FOREX-Euro cuts gains as debt worries return, Fed awaited

03:04 |

* Euro falls to session low vs dollar
* Australian dollar rises to 6-week high vs dollar
* G20 draft communique urges bold action from Europe
LONDON, June 19 (Reuters) - The euro fell against the dollar on Tuesday after a German court said the government had not consulted parliament sufficiently about the configuration of Europe's permanent bailout scheme, unnerving investors already wary of the common currency.
Analysts said the ruling may crimp broad powers of the bailout fund, the European Stability Mechanism, and could lead to delays in rescuing countries struggling with surging borrowing costs and mounting problems in the banking sector.
"The market has taken this negatively," said Gavin Friend, currency strategist at National Australia Bank, referring to the comments from the German court.
"We would like more details but the market wants to shoot first and ask questions later. This could curtail the ESM's powers and comes during nervous times when the impasse between the German view and that of the peripherals and the world is growing."
The euro reversed modest gains to fall to a session low of $1.2568 on trading platform EBS. It was last trading flat at $1.2580, having retreated from a one-month high of $1.2748 on Monday in its worst daily showing in nearly three weeks.
It hit the peak after parties supporting Greece's international bailout gained enough votes at the weekend to form a ruling coalition in Athens.
The euro has support levels at $1.2536, the trendline drawn below daily lows from June 1, and the 21-day moving average at $1.2530. Traders said news that a second audit of Spanish banks would be delayed until September also weighed on sentiment.
Earlier the euro was supported by expectations that the U.S. Federal Reserve would ease monetary policy, a move that would lift demand for riskier assets and drive the greenback lower.
Another round of monetary stimulus would weigh on the U.S. dollar and boost growth-linkedcurrencies like the Australian dollar, traders said.
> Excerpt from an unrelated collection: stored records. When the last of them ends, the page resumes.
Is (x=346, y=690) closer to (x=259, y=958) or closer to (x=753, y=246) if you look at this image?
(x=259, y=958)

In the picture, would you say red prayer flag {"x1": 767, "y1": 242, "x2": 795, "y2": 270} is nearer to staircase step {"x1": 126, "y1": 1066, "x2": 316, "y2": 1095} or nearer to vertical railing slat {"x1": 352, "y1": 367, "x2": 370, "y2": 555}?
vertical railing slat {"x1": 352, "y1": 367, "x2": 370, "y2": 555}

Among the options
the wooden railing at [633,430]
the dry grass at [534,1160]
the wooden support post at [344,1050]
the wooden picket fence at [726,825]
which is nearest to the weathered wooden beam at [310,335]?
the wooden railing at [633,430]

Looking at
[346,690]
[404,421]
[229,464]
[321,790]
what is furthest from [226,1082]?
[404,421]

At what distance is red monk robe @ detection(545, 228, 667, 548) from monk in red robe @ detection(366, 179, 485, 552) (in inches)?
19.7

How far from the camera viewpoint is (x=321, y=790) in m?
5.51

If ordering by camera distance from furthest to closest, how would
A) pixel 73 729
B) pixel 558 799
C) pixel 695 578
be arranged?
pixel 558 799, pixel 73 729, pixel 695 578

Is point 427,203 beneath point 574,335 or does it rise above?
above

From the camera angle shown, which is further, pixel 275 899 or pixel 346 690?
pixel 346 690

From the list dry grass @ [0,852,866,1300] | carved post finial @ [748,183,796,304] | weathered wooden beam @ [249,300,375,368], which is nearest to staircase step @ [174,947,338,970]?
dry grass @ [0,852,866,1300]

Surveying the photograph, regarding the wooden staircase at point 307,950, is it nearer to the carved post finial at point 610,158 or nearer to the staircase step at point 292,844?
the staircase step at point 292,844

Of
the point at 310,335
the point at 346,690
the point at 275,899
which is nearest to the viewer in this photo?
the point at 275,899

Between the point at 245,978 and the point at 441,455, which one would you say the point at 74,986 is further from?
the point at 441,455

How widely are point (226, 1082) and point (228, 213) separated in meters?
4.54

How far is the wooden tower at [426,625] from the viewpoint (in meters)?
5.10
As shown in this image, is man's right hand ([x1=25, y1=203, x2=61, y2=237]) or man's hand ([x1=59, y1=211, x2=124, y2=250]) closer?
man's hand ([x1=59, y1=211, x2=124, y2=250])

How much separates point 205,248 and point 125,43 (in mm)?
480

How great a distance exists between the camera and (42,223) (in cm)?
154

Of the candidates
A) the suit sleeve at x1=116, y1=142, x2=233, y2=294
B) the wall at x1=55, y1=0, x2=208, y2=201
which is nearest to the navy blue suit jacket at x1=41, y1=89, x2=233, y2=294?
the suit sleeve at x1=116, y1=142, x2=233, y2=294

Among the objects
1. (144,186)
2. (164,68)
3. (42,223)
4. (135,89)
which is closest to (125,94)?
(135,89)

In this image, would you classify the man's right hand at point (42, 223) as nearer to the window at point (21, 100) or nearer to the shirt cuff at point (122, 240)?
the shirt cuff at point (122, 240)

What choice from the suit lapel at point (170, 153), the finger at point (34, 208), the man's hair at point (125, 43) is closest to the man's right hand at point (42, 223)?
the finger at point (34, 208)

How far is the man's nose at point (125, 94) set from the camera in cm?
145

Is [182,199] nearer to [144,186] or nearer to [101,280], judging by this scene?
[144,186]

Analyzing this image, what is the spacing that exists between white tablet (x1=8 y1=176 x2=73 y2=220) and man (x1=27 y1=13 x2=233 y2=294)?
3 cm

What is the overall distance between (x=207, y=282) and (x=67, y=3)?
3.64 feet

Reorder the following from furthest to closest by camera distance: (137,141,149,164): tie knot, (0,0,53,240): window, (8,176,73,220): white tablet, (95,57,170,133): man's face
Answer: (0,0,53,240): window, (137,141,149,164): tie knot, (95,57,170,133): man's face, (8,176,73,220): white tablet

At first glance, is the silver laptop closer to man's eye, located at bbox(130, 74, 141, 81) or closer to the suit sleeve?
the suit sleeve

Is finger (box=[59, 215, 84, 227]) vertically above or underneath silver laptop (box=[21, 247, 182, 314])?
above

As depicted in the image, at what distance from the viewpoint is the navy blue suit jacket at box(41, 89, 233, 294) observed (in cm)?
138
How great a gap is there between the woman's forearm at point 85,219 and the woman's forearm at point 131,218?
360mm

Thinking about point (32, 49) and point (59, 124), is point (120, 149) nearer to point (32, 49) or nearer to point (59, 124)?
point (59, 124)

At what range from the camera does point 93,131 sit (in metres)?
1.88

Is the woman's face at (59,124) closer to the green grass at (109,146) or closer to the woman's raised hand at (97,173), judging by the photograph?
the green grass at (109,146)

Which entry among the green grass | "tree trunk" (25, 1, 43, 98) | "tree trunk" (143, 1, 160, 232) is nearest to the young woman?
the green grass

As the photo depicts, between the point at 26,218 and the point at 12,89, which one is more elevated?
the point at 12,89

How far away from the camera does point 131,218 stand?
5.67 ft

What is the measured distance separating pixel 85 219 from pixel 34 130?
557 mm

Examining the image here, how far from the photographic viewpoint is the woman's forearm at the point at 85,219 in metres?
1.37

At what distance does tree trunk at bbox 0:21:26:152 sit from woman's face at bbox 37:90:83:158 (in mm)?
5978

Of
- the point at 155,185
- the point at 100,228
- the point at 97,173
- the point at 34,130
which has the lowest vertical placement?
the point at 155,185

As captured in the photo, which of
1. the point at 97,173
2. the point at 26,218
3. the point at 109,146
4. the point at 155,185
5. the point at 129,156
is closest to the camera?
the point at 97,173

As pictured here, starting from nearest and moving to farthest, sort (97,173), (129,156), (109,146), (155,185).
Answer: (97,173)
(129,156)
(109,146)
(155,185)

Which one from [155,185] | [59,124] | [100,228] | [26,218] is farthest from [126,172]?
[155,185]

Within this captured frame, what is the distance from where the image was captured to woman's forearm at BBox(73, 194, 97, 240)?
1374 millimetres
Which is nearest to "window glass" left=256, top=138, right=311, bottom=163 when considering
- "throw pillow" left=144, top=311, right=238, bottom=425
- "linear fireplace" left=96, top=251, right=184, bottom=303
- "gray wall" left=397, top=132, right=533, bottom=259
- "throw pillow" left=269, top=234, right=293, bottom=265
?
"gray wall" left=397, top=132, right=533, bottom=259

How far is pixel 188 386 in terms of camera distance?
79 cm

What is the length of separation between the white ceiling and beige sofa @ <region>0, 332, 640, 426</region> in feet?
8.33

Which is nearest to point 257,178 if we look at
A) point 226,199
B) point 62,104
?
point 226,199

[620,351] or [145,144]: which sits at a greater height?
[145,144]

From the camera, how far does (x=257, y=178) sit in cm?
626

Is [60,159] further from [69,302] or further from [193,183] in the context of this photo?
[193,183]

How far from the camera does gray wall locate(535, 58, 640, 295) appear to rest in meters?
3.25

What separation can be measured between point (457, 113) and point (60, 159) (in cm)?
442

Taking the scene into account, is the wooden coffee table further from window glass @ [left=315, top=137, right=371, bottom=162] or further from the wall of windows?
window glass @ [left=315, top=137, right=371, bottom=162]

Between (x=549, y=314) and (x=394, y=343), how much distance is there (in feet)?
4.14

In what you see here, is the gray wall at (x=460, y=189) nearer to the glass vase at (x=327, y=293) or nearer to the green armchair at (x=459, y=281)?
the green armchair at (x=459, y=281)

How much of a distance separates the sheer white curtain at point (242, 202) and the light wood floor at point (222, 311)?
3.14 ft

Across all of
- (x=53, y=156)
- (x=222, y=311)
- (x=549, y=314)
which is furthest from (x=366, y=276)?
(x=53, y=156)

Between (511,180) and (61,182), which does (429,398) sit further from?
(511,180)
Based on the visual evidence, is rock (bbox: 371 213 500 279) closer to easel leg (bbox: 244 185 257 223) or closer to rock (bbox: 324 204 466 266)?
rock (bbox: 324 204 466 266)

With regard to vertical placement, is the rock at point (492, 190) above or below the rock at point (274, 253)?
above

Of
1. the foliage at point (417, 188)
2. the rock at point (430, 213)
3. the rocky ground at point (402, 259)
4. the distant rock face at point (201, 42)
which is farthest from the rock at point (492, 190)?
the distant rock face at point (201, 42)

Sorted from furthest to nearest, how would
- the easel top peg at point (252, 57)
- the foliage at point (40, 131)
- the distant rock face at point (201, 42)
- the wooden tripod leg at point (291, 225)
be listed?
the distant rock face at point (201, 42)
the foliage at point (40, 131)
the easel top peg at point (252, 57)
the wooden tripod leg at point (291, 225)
The Federal Reserve's rate-setting committee starts its meeting on Tuesday.
But overall sentiment towards the common currency was cautious as Spanish borrowing costs hovered near euro-era highs and risk of contagion engulfing Italy remained high.
"The market is still worried about the euro and there are problems in the euro zone. But the Fed is coming up and I think the dollar could see a leg down and risk will be bid," said John
Hardy, FX strategist at Saxo Bank.
"The euro is still a sell on rallies."
The dollar index which measures the greenback against a basket of major currencies was flat at 81.925, having struck a one-month low of 81.266 on Monday.
The Fed is expected to extend its long-term bond-buying through Operation Twist by a few months from the current deadline of June after a series of disappointing data.
A few are expecting it to opt for a third round of quantitative easing as Europe's troubles pose a risk to growth in the world's largest economy.
Against this backdrop, the world's major economies, or G-20, were set to urge Europe to take "all necessary policy measures" to resolve its woes and U.S. President Barack Obama requested a meeting with its leaders.
GERMANY AND SPAIN IN FOCUS
Spain, the euro zone's fourth-largest economy and more than twice the size of bailed-out euro zone partners Greece, Portugal and Ireland combined, is at the centre of a market storm as it struggles with a deep recession and bank sector restructuring.
Spain's Treasury sold off 12- and 18-month debt on Tuesday at yields of 5.974 percent and 5.107 percent respectively, up from 2.985 percent and 3.302 percent previously. The country will also sell between 1 billion and 2 billion euros of bonds due in 2014, 2015 and 2017 on Thursday.
The ructions in the euro zone periphery are likely to be reflected in a key German sentiment survey. The ZEW investor sentiment is expected to drop sharply to 4.0 from 10.8, pointing to a further slowdown in Europe's largest economy.
Against the yen the euro fell to 99.28 yen. The dollar edged lower against the yen, easing 0.3 percent to 78.86 yen and a drop below 78.61 yen will take it to its lowest in two weeks.
The dollar's move lower came as interest rate differentials moved against it on expectations of more Fed easing. Those expectations saw the growth-related Australian dollar jump to a six-week high of $1.0147.